Viewing 9 posts - 1 through 9 (of 9 total)
  • What should I do? (job content)
  • molgrips
    Free Member

    Please note I am only posting this out of curiosity to see what you’ll all say. I’m not relying on STW for an actual decision 🙂

    I was a contractor for a fair few years, and when I finished in August I didn’t do a good job finding a new contract so I took a permie job in October. In those few months out of work I ran up some pretty big bills that need paying, but not urgently. The permie salary is ok and things are comfortable, and in theory it should allow me to learn some great new skills but more importantly it should allow me to progress my career up the food chain, allowing me to really coin it in should I return to contracting in the future.

    However someone just called me with a contract I could do now and that could possibly make double my permie money which would get me right out of the financial hole immediately. BUT it’s only for six months initially…

    compositepro
    Free Member

    Is this engineering?

    bunkbed
    Free Member

    Go for it. You say initially for 6 months so it could in theory last longer. Pay your bills off, clean slate, one less worry and cross the next bridge when you come to it.
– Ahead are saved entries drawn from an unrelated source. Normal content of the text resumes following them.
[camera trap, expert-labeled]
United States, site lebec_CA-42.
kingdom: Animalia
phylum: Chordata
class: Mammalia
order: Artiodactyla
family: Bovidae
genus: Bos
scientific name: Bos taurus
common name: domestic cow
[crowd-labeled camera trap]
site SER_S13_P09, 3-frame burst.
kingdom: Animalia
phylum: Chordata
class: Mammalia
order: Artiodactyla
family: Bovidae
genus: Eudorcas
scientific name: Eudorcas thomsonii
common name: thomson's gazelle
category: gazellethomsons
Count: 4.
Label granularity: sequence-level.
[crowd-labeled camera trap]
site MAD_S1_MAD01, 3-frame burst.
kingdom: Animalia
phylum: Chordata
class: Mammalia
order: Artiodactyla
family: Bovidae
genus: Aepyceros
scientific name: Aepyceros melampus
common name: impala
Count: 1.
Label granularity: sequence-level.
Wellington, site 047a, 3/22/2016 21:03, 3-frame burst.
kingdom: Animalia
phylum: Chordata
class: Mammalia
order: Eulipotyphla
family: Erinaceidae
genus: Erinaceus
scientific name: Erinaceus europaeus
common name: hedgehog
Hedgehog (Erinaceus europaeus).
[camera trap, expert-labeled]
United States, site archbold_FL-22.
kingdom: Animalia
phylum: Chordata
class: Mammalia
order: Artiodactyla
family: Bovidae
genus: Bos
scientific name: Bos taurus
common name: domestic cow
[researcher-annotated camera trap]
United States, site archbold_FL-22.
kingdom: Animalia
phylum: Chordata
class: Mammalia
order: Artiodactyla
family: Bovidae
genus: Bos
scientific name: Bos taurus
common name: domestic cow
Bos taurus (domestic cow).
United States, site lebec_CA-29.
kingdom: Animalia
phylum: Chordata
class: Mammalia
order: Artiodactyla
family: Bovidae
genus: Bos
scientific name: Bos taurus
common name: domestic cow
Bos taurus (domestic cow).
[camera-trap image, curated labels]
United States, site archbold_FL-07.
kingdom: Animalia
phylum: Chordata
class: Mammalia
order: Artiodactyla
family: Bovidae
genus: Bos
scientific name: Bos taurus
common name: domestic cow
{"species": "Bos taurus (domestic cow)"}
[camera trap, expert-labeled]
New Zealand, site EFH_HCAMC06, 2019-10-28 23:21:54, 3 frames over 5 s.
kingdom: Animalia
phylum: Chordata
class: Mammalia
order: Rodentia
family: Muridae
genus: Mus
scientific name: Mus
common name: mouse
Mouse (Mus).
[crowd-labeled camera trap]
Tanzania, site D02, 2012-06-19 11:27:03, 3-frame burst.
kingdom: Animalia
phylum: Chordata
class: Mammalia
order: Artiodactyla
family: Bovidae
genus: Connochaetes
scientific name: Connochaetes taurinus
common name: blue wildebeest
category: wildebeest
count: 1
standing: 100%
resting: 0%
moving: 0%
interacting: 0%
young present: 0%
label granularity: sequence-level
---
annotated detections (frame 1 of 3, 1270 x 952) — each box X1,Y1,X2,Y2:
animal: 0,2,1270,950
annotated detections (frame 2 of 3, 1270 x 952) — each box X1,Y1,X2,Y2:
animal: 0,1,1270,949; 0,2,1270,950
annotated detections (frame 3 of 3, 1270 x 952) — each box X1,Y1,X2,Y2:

    But the decision is yours like you say. But I’d go for it, you never know with the current climate you may find your permie job is not as permie as you thought.

    therag
    Free Member

    As a fellow suby I’d say stick with what you now got. You now these short term jobs will come up over and over again, double the dollar for half the time but they always dry up

    King-ocelot
    Free Member

    Learn the skills for future, can’t hurt to have more strings to your bow. If you were unhappy in the perm job go, if your not stay.

    TiRed
    Full Member

    Stay put. I seem to recall you liked your manager and the company, had good prospects for training (opportunity cost would be how much…?). I get recruiters calling me weekly “working on an opportunity”. They won’t stop calling when you have more experience and better qualifications. It is however good professional practice to culture the attentions of at least one recruiter to keep an eye on future prospects.

    chewkw
    Free Member

    Multitasking …

    maccruiskeen
    Full Member

    Get your doctor to write you a 6 month sick note 🙂

    Torminalis
    Free Member

    Reccesion looms, companies are jittery about taking on full time employess but things are not as bad as everyone says. Many companies are looking to take on contractors in stead of FTEs because it is a fixed cost. Contract market is looking great. Tempted to make the jump myself.

Viewing 9 posts - 1 through 9 (of 9 total)

The topic ‘What should I do? (job content)’ is closed to new replies.